» What you are asked to do
Rewrite the listing below, putting "gray wool hat" wherever "gray knit beanie" appears and leaving everything else as it is.

» Raw data
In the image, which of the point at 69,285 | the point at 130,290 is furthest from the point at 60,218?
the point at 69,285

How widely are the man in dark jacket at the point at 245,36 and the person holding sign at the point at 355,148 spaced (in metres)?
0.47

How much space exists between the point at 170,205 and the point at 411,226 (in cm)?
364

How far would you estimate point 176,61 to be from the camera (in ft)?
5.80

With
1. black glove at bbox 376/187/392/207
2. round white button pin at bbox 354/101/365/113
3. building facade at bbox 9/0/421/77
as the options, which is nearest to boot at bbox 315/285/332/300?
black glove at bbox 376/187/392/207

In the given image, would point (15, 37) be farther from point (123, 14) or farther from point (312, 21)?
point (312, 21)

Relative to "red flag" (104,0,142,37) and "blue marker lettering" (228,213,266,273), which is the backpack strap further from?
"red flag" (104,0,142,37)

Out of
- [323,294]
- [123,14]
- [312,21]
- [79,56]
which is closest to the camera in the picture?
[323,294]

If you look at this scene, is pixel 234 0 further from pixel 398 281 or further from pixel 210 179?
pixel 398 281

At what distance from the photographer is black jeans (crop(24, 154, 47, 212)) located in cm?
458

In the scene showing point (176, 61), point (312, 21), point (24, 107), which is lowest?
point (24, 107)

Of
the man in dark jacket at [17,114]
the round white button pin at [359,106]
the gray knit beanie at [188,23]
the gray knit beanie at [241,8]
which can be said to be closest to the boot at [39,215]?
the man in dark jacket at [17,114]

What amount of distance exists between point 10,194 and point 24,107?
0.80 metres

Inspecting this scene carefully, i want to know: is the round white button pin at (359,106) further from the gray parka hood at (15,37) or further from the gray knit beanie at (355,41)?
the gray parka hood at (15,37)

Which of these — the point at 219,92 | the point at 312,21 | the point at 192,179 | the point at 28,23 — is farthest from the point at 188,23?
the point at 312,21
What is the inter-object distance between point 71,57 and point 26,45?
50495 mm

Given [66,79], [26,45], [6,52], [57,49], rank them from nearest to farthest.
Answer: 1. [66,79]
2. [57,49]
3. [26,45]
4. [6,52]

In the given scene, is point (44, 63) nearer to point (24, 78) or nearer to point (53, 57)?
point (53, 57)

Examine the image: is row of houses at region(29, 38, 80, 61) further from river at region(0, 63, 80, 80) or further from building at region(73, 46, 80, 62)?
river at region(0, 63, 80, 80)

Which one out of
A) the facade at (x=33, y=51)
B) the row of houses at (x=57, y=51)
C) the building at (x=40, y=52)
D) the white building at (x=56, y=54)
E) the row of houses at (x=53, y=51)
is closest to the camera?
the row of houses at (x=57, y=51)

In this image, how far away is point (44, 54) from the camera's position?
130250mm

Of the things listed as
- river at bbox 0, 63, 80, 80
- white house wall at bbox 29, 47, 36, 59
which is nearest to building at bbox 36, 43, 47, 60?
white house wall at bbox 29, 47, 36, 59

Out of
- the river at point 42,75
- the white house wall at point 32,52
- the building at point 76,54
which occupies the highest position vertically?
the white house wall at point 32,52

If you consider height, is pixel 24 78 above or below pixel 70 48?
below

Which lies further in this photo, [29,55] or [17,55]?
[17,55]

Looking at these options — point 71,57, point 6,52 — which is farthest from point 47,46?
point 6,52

» Problem solution
In the image, which of the point at 69,285 | the point at 130,290 is furthest from the point at 60,218?
the point at 69,285

How widely are the man in dark jacket at the point at 245,36 and the person holding sign at the point at 355,148 spaced (in metres)?
0.47

How much space exists between the point at 170,205 and the point at 411,226 (in cm)?
364

How far would you estimate point 176,61 to be from the camera (in ft)?
5.80

With
1. black glove at bbox 376/187/392/207
2. round white button pin at bbox 354/101/365/113
3. building facade at bbox 9/0/421/77
as the options, which is nearest to boot at bbox 315/285/332/300?
black glove at bbox 376/187/392/207

In the given image, would point (15, 37) be farther from point (123, 14) or farther from point (312, 21)?
point (312, 21)

Relative to "red flag" (104,0,142,37) and "blue marker lettering" (228,213,266,273), which is the backpack strap further from?
"red flag" (104,0,142,37)

Out of
- [323,294]
- [123,14]
- [312,21]
- [79,56]
which is closest to the camera in the picture?
[323,294]

If you look at this scene, is pixel 234 0 further from pixel 398 281 or further from pixel 210 179?
pixel 398 281

At what distance from the photographer is black jeans (crop(24, 154, 47, 212)) located in cm?
458

In the scene showing point (176, 61), point (312, 21), point (24, 107), which is lowest?
point (24, 107)

Of
the man in dark jacket at [17,114]
the round white button pin at [359,106]
the gray wool hat at [188,23]
the gray wool hat at [241,8]
which can be said to be closest to the boot at [39,215]?
the man in dark jacket at [17,114]

What amount of distance exists between point 10,194 and point 24,107?
0.80 metres

Inspecting this scene carefully, i want to know: is the round white button pin at (359,106) further from the gray parka hood at (15,37) or further from the gray wool hat at (355,41)?
the gray parka hood at (15,37)

Which of these — the point at 219,92 | the point at 312,21 | the point at 192,179 | the point at 28,23 — is farthest from the point at 188,23?
the point at 312,21
What is the inter-object distance between point 71,57 and point 26,45?
50495 mm

Given [66,79], [26,45], [6,52], [57,49], rank them from nearest to farthest.
Answer: 1. [66,79]
2. [57,49]
3. [26,45]
4. [6,52]

In the given scene, is point (44, 63) nearer to point (24, 78) or nearer to point (53, 57)?
point (53, 57)

Examine the image: is row of houses at region(29, 38, 80, 61) further from river at region(0, 63, 80, 80) or further from building at region(73, 46, 80, 62)?
river at region(0, 63, 80, 80)

Which one out of
A) the facade at (x=33, y=51)
B) the row of houses at (x=57, y=51)
C) the building at (x=40, y=52)
D) the white building at (x=56, y=54)
E) the row of houses at (x=53, y=51)
is closest to the camera?
the row of houses at (x=57, y=51)

In this image, how far away is point (44, 54) from the camera's position?
130250mm

Of the things listed as
- river at bbox 0, 63, 80, 80
- white house wall at bbox 29, 47, 36, 59
which is nearest to building at bbox 36, 43, 47, 60?
white house wall at bbox 29, 47, 36, 59

Out of
- the river at point 42,75
- the white house wall at point 32,52
- the building at point 76,54
which occupies the highest position vertically?
the white house wall at point 32,52

If you consider height, is pixel 24 78 above or below pixel 70 48?
below

Which lies further in this photo, [29,55] or [17,55]?
[17,55]

Looking at these options — point 71,57, point 6,52 — which is farthest from point 47,46?
point 6,52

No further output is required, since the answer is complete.